Titel: Was die Toten wissen Kostenlos Bücher Online Lesen
Autoren: Laura Lippman
Vom Netzwerk:
ein Gefühl, über das man nicht offen reden wollte. Dann setzte er sich vor einen hin, sah einem tief in die Augen und erklärte, dass Familien so nicht funktionierten. Eine Familie war ein Team, eine Einheit, ein Mikrokosmos, das Einzige, an dem sich ihr Leben lang nichts ändern würde. »Wir verschließen unsere Haustür vor Fremden«, erklärte er, »aber niemals voreinander.«
    Also vereinnahmte er »Ich sehe das Hutzler« zum Wohl der ganzen Familie und spornte alle an mitzumachen. Auf die Weise wurde die letzte Meile auf der Autobahn fast unerträglich spannend. Die Schwestern reckten die Hälse und beugten sich in den alten Beckengurten weit nach vorn. So war das damals – Sicherheitsgurte nur auf langen Reisen, Fahrradhelme niemals, Skateboards aus rissigen Holzplanken und alten Rollschuhen zusammengeschraubt. In ihrem Gurt festgezurrt, spürte sie, wie sich ihr der Magen umdrehte und ihr Puls zu rasen begann – und wofür? Für die zweifelhafte Ehre, laut aussprechen zu dürfen, was sie sowieso schon immer als Erste gedacht hatte. Wie immer bei den Wettbewerben ihres Vaters gab es keinen Preis und keine tiefere Erkenntnis. Nachdem ihr der
Sieg nicht mehr gewiss war, tat sie, was sie immer tat – sie gab vor, dass es ihr gleichgültig war.
    Jetzt war sie wieder hier – sie ganz allein, der Sieg war ihr also gewiss. Doch noch immer verkrampfte sich ihr Magen. Sie wusste nichts davon, dass das Kaufhaus längst verschwunden war, dass sich alles um das einst vertraute Autobahnkreuz herum verändert hatte, heruntergekommen war. Das würdevolle Hutzler’s war nun einer schäbigen Value-City-Filiale gewichen. Gegenüber auf der anderen Seite des Highways war das Quality Inn zu einer dieser Lagerhallen umfunktioniert worden. Aus ihrem Blickwinkel konnte sie nicht erkennen, ob es das Howard Johnson noch gab, wo ihre Familie einmal die Woche zum Bratfischessen hingegangen war, aber sie bezweifelte es. Gab es überhaupt noch irgendwo ein Howard Johnson? Gab es sie noch? Ja und nein.

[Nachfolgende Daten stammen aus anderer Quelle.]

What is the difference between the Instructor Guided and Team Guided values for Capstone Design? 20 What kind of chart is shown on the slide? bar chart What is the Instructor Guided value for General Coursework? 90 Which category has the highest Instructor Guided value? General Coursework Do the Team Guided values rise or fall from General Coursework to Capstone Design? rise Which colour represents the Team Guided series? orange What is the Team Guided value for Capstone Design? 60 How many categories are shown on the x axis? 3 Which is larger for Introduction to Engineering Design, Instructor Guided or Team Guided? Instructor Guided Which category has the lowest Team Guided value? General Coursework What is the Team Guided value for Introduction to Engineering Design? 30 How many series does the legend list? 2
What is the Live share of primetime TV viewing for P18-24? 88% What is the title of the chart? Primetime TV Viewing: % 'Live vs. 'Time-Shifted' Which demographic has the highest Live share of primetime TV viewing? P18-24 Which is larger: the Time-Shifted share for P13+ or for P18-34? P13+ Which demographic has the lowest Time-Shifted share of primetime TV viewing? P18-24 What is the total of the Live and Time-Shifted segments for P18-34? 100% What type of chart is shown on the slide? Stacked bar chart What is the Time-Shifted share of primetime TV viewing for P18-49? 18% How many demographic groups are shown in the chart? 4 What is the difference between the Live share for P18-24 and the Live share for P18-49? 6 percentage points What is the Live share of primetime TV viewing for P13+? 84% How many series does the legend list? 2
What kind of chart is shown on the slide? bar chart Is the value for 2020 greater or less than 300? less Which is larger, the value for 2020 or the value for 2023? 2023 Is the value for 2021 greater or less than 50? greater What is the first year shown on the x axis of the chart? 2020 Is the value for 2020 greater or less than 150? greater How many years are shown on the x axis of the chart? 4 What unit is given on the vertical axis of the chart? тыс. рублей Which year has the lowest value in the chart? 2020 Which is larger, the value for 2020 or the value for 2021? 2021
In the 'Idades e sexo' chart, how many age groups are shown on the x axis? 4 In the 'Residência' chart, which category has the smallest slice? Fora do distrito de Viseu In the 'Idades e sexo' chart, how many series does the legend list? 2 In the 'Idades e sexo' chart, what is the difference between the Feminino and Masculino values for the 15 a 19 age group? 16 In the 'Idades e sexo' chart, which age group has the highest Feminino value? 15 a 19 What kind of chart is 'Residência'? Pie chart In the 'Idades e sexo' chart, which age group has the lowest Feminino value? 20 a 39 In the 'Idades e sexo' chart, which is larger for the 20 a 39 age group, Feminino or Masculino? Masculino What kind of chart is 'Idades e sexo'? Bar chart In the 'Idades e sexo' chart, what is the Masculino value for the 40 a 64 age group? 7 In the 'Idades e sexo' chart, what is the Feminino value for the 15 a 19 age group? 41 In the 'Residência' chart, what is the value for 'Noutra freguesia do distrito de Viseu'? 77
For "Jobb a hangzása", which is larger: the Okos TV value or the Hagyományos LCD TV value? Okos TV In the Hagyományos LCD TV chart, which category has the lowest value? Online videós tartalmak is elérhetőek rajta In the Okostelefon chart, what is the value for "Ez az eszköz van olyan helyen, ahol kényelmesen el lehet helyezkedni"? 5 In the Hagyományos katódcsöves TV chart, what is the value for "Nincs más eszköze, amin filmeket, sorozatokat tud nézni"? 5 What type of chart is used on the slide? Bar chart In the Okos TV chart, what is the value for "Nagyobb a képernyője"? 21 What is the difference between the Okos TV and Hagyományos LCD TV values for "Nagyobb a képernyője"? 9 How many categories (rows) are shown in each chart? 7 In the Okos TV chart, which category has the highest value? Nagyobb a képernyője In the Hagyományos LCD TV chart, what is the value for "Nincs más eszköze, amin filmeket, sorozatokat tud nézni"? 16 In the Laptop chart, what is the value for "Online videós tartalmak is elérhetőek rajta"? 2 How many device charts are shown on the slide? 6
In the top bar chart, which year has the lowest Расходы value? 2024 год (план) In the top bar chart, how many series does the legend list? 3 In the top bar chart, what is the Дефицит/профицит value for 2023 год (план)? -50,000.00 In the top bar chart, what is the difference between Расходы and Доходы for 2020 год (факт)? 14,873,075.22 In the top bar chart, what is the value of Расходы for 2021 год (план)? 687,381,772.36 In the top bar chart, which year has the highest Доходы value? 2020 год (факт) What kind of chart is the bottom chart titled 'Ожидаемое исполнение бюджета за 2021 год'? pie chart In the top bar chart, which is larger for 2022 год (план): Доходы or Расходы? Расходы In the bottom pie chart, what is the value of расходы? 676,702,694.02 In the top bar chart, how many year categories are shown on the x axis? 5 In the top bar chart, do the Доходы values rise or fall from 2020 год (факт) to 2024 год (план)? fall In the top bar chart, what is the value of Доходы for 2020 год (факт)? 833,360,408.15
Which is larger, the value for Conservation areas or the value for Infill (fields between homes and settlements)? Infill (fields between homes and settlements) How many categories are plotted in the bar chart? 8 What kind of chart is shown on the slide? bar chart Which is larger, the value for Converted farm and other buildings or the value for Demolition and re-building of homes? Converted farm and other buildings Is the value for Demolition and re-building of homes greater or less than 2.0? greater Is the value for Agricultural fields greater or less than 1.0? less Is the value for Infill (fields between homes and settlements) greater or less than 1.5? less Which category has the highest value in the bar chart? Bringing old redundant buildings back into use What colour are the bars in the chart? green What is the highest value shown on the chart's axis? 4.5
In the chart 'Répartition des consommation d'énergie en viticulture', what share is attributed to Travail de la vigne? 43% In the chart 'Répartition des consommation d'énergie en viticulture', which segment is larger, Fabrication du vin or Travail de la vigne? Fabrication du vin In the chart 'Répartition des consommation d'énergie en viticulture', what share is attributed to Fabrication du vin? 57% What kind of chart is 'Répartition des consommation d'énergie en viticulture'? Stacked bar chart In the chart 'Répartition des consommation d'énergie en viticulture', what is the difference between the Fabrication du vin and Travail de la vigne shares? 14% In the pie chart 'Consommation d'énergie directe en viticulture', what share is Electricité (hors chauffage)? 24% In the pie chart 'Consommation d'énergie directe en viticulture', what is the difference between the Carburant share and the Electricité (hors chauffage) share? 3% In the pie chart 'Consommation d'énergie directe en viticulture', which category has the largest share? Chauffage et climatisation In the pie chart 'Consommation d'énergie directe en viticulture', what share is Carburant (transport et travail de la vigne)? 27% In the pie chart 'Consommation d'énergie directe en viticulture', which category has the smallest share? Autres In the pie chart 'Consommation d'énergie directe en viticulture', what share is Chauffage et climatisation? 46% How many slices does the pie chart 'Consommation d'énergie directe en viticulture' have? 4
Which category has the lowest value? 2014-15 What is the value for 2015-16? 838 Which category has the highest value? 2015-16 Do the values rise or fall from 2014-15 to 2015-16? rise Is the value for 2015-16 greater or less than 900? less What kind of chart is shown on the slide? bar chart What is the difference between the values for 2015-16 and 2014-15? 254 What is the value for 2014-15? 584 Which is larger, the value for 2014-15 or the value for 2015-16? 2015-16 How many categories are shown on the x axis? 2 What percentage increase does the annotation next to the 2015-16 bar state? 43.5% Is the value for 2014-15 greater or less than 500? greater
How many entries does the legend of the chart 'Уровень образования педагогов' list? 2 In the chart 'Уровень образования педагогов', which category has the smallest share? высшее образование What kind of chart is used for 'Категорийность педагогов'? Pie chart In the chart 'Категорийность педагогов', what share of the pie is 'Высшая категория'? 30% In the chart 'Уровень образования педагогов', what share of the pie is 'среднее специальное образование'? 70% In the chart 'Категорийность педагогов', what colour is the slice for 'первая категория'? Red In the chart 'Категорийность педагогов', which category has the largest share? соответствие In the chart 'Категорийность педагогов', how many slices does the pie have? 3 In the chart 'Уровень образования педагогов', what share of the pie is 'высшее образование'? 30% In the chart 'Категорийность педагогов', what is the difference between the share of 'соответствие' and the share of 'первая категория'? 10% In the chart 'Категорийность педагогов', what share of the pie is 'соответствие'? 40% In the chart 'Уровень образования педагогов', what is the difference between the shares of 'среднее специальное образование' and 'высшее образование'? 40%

    Was sich als Nächstes ereignete, geschah innerhalb weniger Sekunden. Wenn man mal darüber nachdenkt, trifft das eigentlich auf alles zu. Das würde sie später bei der Vernehmung aussagen. Die Eiszeit war eine Sache von Sekunden; nur dass es viele davon hintereinander gab . Oh, sie schaffte es immer wieder, andere Leute für sich einzunehmen, wenn es sein musste. Zwar war diese Taktik längst nicht mehr überlebenswichtig für sie, es fiel ihr aber dennoch schwer, sie sich wieder abzugewöhnen. Die Beamten, die sie nach dem Unfall vernahmen, gaben vor, verärgert zu sein, doch sie merkte, dass sie sehr wohl die gewünschte Wirkung bei ihnen erzielte. Ihre Schilderung des Vorfalls hatte etwas atemberaubend Lebendiges, sie war spannender, als was die Polizei sonst zu hören bekam. Sie hatte nach rechts gesehen, nach Osten, hatte versucht, sich an all die Dinge aus ihrer Kindheit zu erinnern, und dabei die alte Warnung vergessen: Brücken überfrieren zuerst. Sie hatte ein merkwürdiges Kribbeln wahrgenommen, fast als ob ihr das Lenkrad aus der Hand geglitten wäre, aber in Wirklichkeit löste sich ihr Wagen von der Fahrbahn, verlor die Bodenhaftung, obwohl
der Schneeregen noch nicht eingesetzt hatte und der Straßenbelag knochentrocken aussah. Es war Öl, nicht Eis gewesen, von einem früheren Unfall, wie sie später erfuhr. Was hätte sie gegen diese Ölschicht denn tun können, die in der Märzdämmerung nicht zu sehen gewesen war? Woher erahnen sollen, dass ein Trupp Straßenbauarbeiter das ausgelaufene Öl nicht oder nicht ganz weggeputzt hatte? Irgendwo in Baltimore saß gerade wohl einer dieser Männer beim Abendessen, nicht ahnend, dass er gerade ein Leben zerstört hatte, und sie beneidete ihn um seine Ignoranz.
    Sie umklammerte das Lenkrad und trat mit aller Macht aufs Bremspedal, aber der Wagen gehorchte ihr nicht. Er schlitterte nach links wie die Nadel eines völlig außer Kontrolle geratenen Tachos. Der kastenförmige Wagen prallte von der linken Leitplanke ab und schlitterte quer über den Highway. Einen Moment lang sah es so aus, als wäre sie die Einzige auf der Straße, als wären alle anderen Fahrer vor Ehrfurcht erstarrt. Der alte Plymouth Valiant – der Name war ihr wie ein gutes Omen erschienen, er erinnerte sie an die Prince-Valiant-Comics in der Sonntagszeitung – schoss elegant über die Fahrbahn, wie ein Tänzer zwischen den trotzigen, am Boden festklebenden Autos der Pendler.